MATERIAL PROVIDED =>
════════
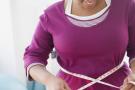 Photo: Woman measuring waist line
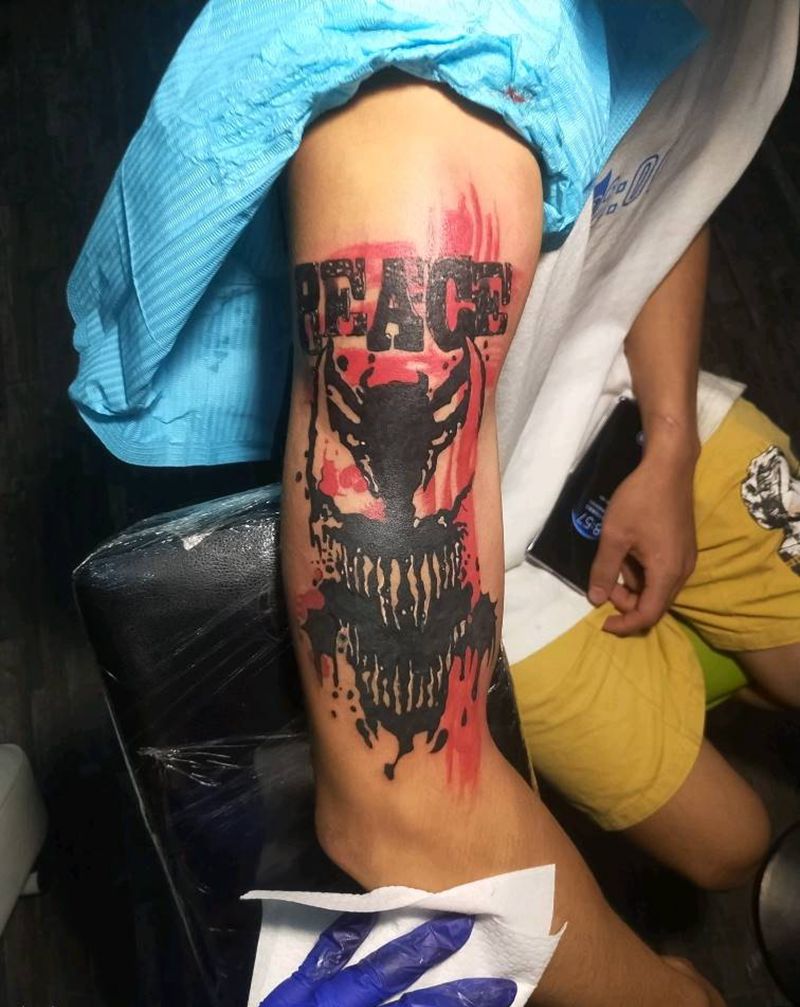 和平纹身图片_手臂花体字英文骷髅纹身图案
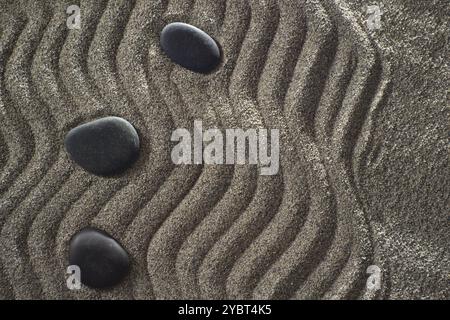 Des dessins sur sable gris clair et les pierres noires dans un petit jardin Zen Banque D'Images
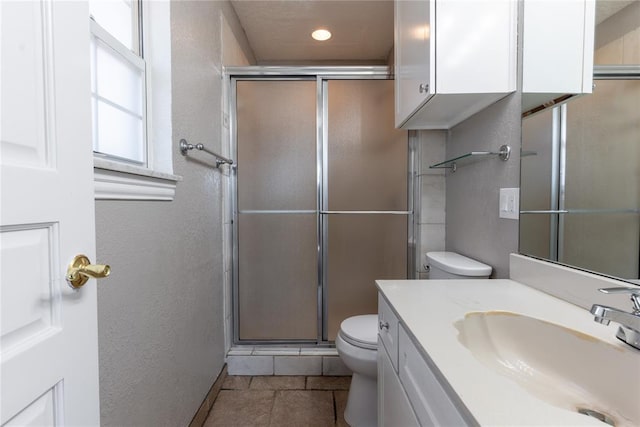 bathroom with tile patterned flooring, vanity, toilet, and a shower with shower door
════════
THE TASK => Each line of the data above is to be output exactly; the pictures are not to appear.

SOLUTION BELOW =>
 Photo: Woman measuring waist line
 和平纹身图片_手臂花体字英文骷髅纹身图案
 Des dessins sur sable gris clair et les pierres noires dans un petit jardin Zen Banque D'Images
 bathroom with tile patterned flooring, vanity, toilet, and a shower with shower door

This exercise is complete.